Directions for this task >> Whether an entry is long or short, retype it exactly.

[Extracted data entries]

——————————

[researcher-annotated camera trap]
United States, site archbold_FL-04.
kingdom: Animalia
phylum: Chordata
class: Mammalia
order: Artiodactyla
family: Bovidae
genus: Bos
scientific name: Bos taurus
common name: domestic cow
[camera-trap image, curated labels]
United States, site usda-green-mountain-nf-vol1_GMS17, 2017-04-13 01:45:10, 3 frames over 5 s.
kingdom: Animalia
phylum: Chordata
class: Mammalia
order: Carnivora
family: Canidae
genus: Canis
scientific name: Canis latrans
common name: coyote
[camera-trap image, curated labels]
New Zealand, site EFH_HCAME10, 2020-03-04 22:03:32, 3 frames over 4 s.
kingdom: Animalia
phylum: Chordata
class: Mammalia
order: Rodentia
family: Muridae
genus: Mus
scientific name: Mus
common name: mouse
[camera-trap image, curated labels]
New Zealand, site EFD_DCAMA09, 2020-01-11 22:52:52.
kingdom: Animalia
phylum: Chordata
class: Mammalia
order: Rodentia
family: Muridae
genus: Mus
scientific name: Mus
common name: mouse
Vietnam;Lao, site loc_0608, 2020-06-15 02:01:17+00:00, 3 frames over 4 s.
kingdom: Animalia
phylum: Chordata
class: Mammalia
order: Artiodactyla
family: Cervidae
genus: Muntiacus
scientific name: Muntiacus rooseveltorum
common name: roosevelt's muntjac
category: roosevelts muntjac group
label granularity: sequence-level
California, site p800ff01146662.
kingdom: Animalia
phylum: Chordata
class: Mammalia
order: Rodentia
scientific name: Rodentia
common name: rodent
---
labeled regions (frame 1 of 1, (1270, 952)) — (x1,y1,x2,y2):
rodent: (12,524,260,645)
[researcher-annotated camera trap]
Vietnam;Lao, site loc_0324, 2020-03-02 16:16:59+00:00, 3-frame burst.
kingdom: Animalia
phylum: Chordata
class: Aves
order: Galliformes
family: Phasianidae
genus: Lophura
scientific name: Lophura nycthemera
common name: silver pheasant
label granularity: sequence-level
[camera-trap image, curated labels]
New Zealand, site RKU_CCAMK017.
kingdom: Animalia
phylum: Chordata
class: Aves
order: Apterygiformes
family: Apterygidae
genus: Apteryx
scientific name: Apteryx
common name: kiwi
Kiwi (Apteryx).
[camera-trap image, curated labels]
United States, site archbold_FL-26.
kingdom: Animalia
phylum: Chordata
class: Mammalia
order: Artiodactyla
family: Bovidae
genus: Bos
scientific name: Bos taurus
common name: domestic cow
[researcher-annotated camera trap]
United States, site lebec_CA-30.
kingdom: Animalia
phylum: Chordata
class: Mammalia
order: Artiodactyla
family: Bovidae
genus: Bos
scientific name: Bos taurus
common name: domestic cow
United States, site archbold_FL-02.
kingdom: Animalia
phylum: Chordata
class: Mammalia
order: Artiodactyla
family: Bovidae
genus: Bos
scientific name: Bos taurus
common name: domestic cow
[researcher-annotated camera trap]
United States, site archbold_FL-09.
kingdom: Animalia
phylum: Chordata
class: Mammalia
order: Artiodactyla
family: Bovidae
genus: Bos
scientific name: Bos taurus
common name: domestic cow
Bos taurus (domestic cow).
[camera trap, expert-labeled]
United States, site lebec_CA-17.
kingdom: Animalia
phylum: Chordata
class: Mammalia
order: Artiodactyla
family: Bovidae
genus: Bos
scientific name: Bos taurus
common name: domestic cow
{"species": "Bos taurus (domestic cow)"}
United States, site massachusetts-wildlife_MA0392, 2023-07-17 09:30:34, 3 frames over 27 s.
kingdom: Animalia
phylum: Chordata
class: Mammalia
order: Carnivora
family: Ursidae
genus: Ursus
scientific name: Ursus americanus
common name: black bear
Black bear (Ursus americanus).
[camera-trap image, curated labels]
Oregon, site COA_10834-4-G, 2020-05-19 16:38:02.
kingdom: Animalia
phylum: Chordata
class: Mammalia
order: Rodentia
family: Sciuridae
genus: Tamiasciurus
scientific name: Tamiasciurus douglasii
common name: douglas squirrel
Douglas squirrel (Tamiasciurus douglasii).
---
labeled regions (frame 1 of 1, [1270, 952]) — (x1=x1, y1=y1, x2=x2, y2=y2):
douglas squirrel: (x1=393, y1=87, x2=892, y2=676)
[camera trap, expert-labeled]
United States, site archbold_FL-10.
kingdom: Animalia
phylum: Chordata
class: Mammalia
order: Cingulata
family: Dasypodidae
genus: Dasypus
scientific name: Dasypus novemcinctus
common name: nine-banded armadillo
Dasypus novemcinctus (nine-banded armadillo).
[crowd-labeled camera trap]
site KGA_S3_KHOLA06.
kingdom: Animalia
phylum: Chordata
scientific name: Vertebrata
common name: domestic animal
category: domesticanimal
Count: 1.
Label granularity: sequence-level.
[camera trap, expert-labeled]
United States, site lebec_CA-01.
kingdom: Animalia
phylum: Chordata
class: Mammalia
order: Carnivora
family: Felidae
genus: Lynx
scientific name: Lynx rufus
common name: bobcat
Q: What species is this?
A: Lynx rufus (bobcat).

——————————

Result of the task >>
[researcher-annotated camera trap]
United States, site archbold_FL-04.
kingdom: Animalia
phylum: Chordata
class: Mammalia
order: Artiodactyla
family: Bovidae
genus: Bos
scientific name: Bos taurus
common name: domestic cow
[camera-trap image, curated labels]
United States, site usda-green-mountain-nf-vol1_GMS17, 2017-04-13 01:45:10, 3 frames over 5 s.
kingdom: Animalia
phylum: Chordata
class: Mammalia
order: Carnivora
family: Canidae
genus: Canis
scientific name: Canis latrans
common name: coyote
[camera-trap image, curated labels]
New Zealand, site EFH_HCAME10, 2020-03-04 22:03:32, 3 frames over 4 s.
kingdom: Animalia
phylum: Chordata
class: Mammalia
order: Rodentia
family: Muridae
genus: Mus
scientific name: Mus
common name: mouse
[camera-trap image, curated labels]
New Zealand, site EFD_DCAMA09, 2020-01-11 22:52:52.
kingdom: Animalia
phylum: Chordata
class: Mammalia
order: Rodentia
family: Muridae
genus: Mus
scientific name: Mus
common name: mouse
Vietnam;Lao, site loc_0608, 2020-06-15 02:01:17+00:00, 3 frames over 4 s.
kingdom: Animalia
phylum: Chordata
class: Mammalia
order: Artiodactyla
family: Cervidae
genus: Muntiacus
scientific name: Muntiacus rooseveltorum
common name: roosevelt's muntjac
category: roosevelts muntjac group
label granularity: sequence-level
California, site p800ff01146662.
kingdom: Animalia
phylum: Chordata
class: Mammalia
order: Rodentia
scientific name: Rodentia
common name: rodent
---
labeled regions (frame 1 of 1, (1270, 952)) — (x1,y1,x2,y2):
rodent: (12,524,260,645)
[researcher-annotated camera trap]
Vietnam;Lao, site loc_0324, 2020-03-02 16:16:59+00:00, 3-frame burst.
kingdom: Animalia
phylum: Chordata
class: Aves
order: Galliformes
family: Phasianidae
genus: Lophura
scientific name: Lophura nycthemera
common name: silver pheasant
label granularity: sequence-level
[camera-trap image, curated labels]
New Zealand, site RKU_CCAMK017.
kingdom: Animalia
phylum: Chordata
class: Aves
order: Apterygiformes
family: Apterygidae
genus: Apteryx
scientific name: Apteryx
common name: kiwi
Kiwi (Apteryx).
[camera-trap image, curated labels]
United States, site archbold_FL-26.
kingdom: Animalia
phylum: Chordata
class: Mammalia
order: Artiodactyla
family: Bovidae
genus: Bos
scientific name: Bos taurus
common name: domestic cow
[researcher-annotated camera trap]
United States, site lebec_CA-30.
kingdom: Animalia
phylum: Chordata
class: Mammalia
order: Artiodactyla
family: Bovidae
genus: Bos
scientific name: Bos taurus
common name: domestic cow
United States, site archbold_FL-02.
kingdom: Animalia
phylum: Chordata
class: Mammalia
order: Artiodactyla
family: Bovidae
genus: Bos
scientific name: Bos taurus
common name: domestic cow
[researcher-annotated camera trap]
United States, site archbold_FL-09.
kingdom: Animalia
phylum: Chordata
class: Mammalia
order: Artiodactyla
family: Bovidae
genus: Bos
scientific name: Bos taurus
common name: domestic cow
Bos taurus (domestic cow).
[camera trap, expert-labeled]
United States, site lebec_CA-17.
kingdom: Animalia
phylum: Chordata
class: Mammalia
order: Artiodactyla
family: Bovidae
genus: Bos
scientific name: Bos taurus
common name: domestic cow
{"species": "Bos taurus (domestic cow)"}
United States, site massachusetts-wildlife_MA0392, 2023-07-17 09:30:34, 3 frames over 27 s.
kingdom: Animalia
phylum: Chordata
class: Mammalia
order: Carnivora
family: Ursidae
genus: Ursus
scientific name: Ursus americanus
common name: black bear
Black bear (Ursus americanus).
[camera-trap image, curated labels]
Oregon, site COA_10834-4-G, 2020-05-19 16:38:02.
kingdom: Animalia
phylum: Chordata
class: Mammalia
order: Rodentia
family: Sciuridae
genus: Tamiasciurus
scientific name: Tamiasciurus douglasii
common name: douglas squirrel
Douglas squirrel (Tamiasciurus douglasii).
---
labeled regions (frame 1 of 1, [1270, 952]) — (x1=x1, y1=y1, x2=x2, y2=y2):
douglas squirrel: (x1=393, y1=87, x2=892, y2=676)
[camera trap, expert-labeled]
United States, site archbold_FL-10.
kingdom: Animalia
phylum: Chordata
class: Mammalia
order: Cingulata
family: Dasypodidae
genus: Dasypus
scientific name: Dasypus novemcinctus
common name: nine-banded armadillo
Dasypus novemcinctus (nine-banded armadillo).
[crowd-labeled camera trap]
site KGA_S3_KHOLA06.
kingdom: Animalia
phylum: Chordata
scientific name: Vertebrata
common name: domestic animal
category: domesticanimal
Count: 1.
Label granularity: sequence-level.
[camera trap, expert-labeled]
United States, site lebec_CA-01.
kingdom: Animalia
phylum: Chordata
class: Mammalia
order: Carnivora
family: Felidae
genus: Lynx
scientific name: Lynx rufus
common name: bobcat
Q: What species is this?
A: Lynx rufus (bobcat).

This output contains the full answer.